Last month, AWS announced extended query, transaction, and query planning enhancements to Neptune. Specifically, it has added a change-data-capture (CDC) streaming capability that allows Neptune change logs to generate their own streams; this could conceivably feed Kinesis or Kafka feeds for analytics and monitoring of real-time changes to Neptune graphs. AWS has strengthened transaction semantics, a feature that has become increasingly important as graph databases are being used for business-critical use cases. Significantly, given the differences in the way that RDF (using the SPARQL query language) and property (using the Apache TinkerPop Gremlin language) handle queries, there are differences in the way that transactions are exposed to developers in each of the engines.

Other enhancements include new "Explain" features that provide detail on the actual query execution plans for SPARQL and Gremlin. A federated query capability for SPARQL across different Neptune clusters has also been added (but not yet for Gremlin). On the other hand, the Gremlin engine now has a session transaction capability, where queries are committed only after the session is closed; that allows multiple statements to occur within a single transaction, which is suitable for coding complex Gremlin transactions. The recently added support for database cloning support is an example of a feature that simplifies cloud-based DevOps and deployments.

While Amazon Neptune is a relatively new graph database entrant, AWS's move has prompted Neo4J and TigerGraph to usher in their own managed cloud services. Our take is that novel data platforms like graph are begging for the simplification that cloud managed services can provide – customers should focus on modeling the data rather than provisioning servers. And in fact, we'd love to see some cloud-based tools emerge that help developers model their graphs, which these services could deliver. Given that much of the data, such as IoT, location, social networks, and so on, that is being captured by graphs lives outside the data center, that's yet one more reason that the natural home for graph databases should be in the cloud.

Property or RDF graph model? Which models have Neptune users adopted?

There's a good reason for the popularity of property graphs. Compared to RDF, they are more flexible, and for many developers, intuitive compared to RDF models. While RDF models have a prescribed structure based on "triples" (subject/predicate/object), property graph models lack such constraints. There's a similar analogy comparing JSON-based document data models vs. SQL relational models; JSON will be more intuitive to JavaScript programmers and easier for developers in general outside the SQL community because they are far more forgiving when it comes to schema flexibility compared to relational.

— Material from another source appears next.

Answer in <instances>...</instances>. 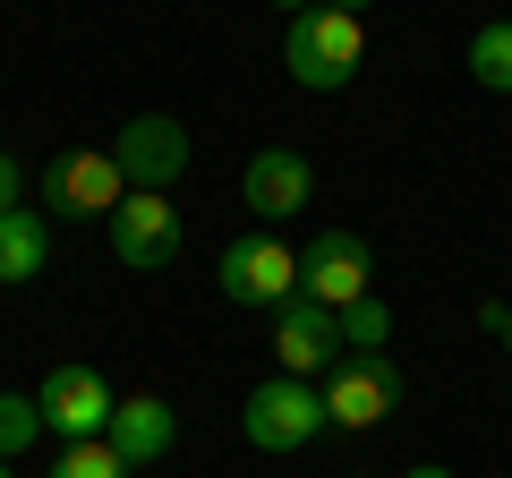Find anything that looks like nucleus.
<instances>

But here's the rub. While property graph models have become the de facto standard for most of the current generation of graph databases, AWS has found that RDF models continue to have an addressable market. They are well-suited for well-defined corpuses of knowledge and, given its origin for describing features on the web, relating information from different sources.

Just under 18 months in, which models have Neptune users gravitated to? Not surprisingly, most of the implementation have used property graphs. But at the high end, involving larger, more complex data sets, RDF remains the choice. And increasingly AWS is seeing customers that want interoperability between property graph and RDF. Maybe what's old is new after all.